The Chair of Hunts Shopmobility has paid for a full-page advertisement in The Hunts Post newspaper to promote his petition against the threatened closures of ticket offices at Huntingdon and St Neots train stations.

Mr David Landon Cole is leading a campaign with the hope of keeping them open.

He said the Rail Delivery Group's (RDG) plan, which includes the closure of 1,000 train station ticket offices, "would make travelling harder for everyone - particularly people with disabilities."

The advert will feature in this week's edition of The Hunts Post and was paid for out of  Mr Landon Cole's own pocket.

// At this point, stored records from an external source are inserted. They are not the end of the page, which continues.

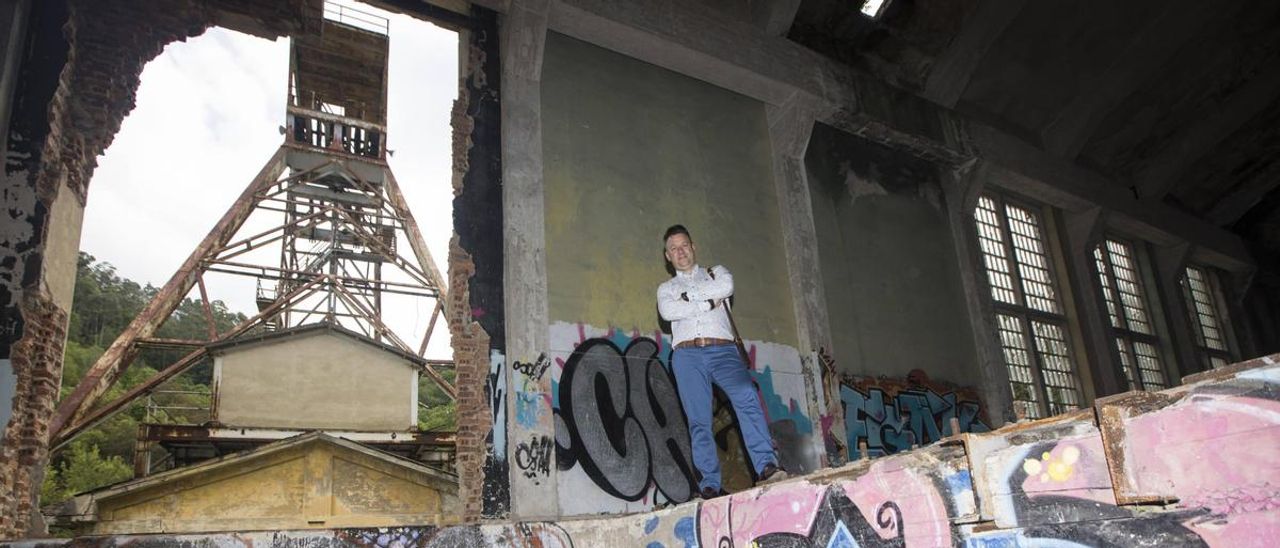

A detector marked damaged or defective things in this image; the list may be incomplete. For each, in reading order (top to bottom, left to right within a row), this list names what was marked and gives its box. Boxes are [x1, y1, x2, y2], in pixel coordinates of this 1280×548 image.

rusty metal structure [47, 2, 458, 474]
broken wall [536, 33, 820, 512]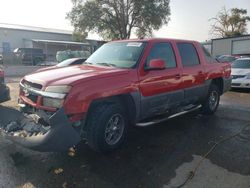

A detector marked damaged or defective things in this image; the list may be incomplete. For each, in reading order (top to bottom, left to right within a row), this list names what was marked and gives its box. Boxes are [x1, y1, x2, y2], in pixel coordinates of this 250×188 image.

detached bumper piece [0, 108, 81, 152]
damaged front bumper [0, 108, 81, 152]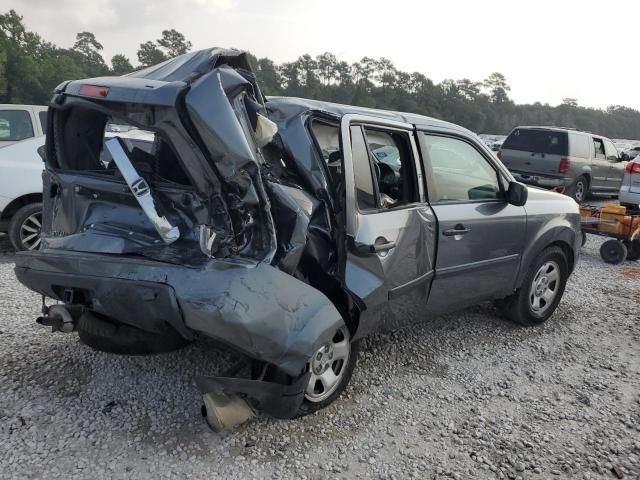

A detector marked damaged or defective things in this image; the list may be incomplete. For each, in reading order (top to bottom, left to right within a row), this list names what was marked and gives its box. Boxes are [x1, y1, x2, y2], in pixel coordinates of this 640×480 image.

detached tire [8, 202, 43, 251]
wrecked gray suv [12, 47, 584, 424]
detached tire [498, 246, 568, 328]
detached tire [604, 240, 628, 266]
detached tire [76, 312, 189, 356]
damaged rear bumper [15, 249, 344, 410]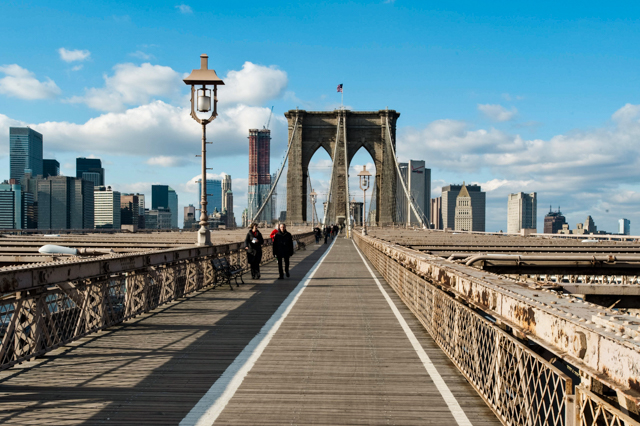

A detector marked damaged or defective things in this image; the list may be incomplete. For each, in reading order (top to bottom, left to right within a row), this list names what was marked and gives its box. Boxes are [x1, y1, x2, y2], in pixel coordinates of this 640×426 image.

rusted steel beam [358, 233, 640, 410]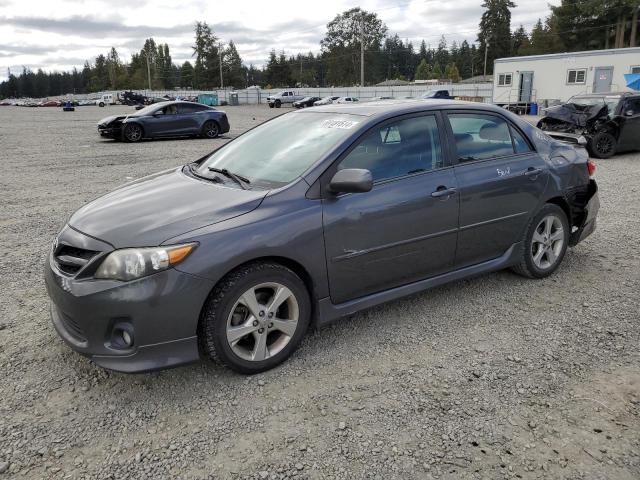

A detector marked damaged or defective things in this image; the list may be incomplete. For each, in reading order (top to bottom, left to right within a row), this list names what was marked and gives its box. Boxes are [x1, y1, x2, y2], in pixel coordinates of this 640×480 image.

damaged black car [97, 101, 230, 142]
damaged black car [540, 93, 640, 159]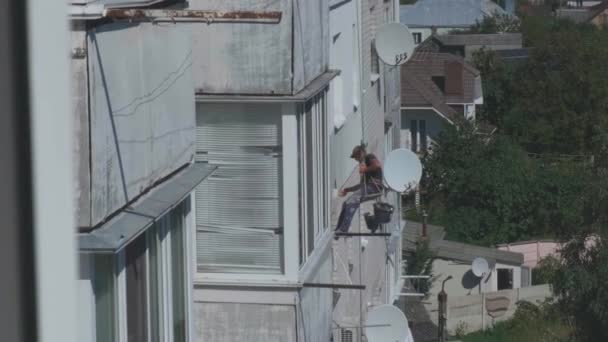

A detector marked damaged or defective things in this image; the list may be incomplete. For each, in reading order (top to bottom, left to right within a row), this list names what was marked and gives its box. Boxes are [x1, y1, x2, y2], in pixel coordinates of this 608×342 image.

rusty metal roof edge [197, 69, 342, 102]
rusty metal roof edge [78, 163, 216, 254]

The Hunts Post: The advert featuring in the newspaper fighting to keep Huntingdon and St Neots train station ticket offices open. The advert featuring in the newspaper fighting to keep Huntingdon and St Neots train station ticket offices open. (Image: David Landon Cole)

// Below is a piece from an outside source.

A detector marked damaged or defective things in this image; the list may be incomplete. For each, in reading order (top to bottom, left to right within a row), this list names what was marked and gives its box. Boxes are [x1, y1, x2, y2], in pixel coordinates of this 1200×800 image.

Speaking to the newspaper, Mr Landon Cole said: "I got a cheque back for overpaid tax, and I thought I've already been doing stuff about the stations and setting up petitions, and this is something I think is really important."

"If I'm honest, if I hadn't spent it on that, I'd have spent it on Warhammer, and so I thought it was probably better to spend it on something useful."

READ MORE: Huntingdon and St Neots railway stations could lose ticket offices

He expressed that the closures will be particularly bad for people with disabilities in general but particularly for wheelchair and mobility scooter users.

"You can get a discounted railway ticket if you're using a wheelchair and going to sit in it for the journey, but you can't get those out of the machines," he said.

"The machines are completely useless if you're blind, and quite often, you can't get to them very well if you're using a wheelchair and can't reach up to see what is going on."

The RDG said the ticket office closure proposals are aimed at modernising customer service and highlighted the share of train tickets purchased from station offices has dramatically decreased from 85 per cent in 1995 to just 12 per cent today.

Five mayors, including Cambridgeshire and Peterborough mayor Dr Nik Johnson, are preparing to take action against the proposed closure of rail ticket offices for "the good of the country."

READ MORE: Dr Nik Johnson joins mayors to fight against closure of rail ticket offices

In a letter to The Hunts Post, Mr Landon Cole added: "With a ticket office, you always know where to find help and advice.

"Without a point of contact, getting help with luggage, ramps, unlocking loos, and just generally using the station is much harder.

"I fear that closing ticket offices is a step towards unstaffed stations. Those job cuts would make travelling by train harder for everyone."

What next?

The RDG's public consultation on the proposed ticket office closures, looking for passengers' input, is set to end today (July 26).

After three weeks of consultations, there will be a two-week assessment period while organisations consider the feedback they've received, with the government having the final say on which ticket offices will close their doors.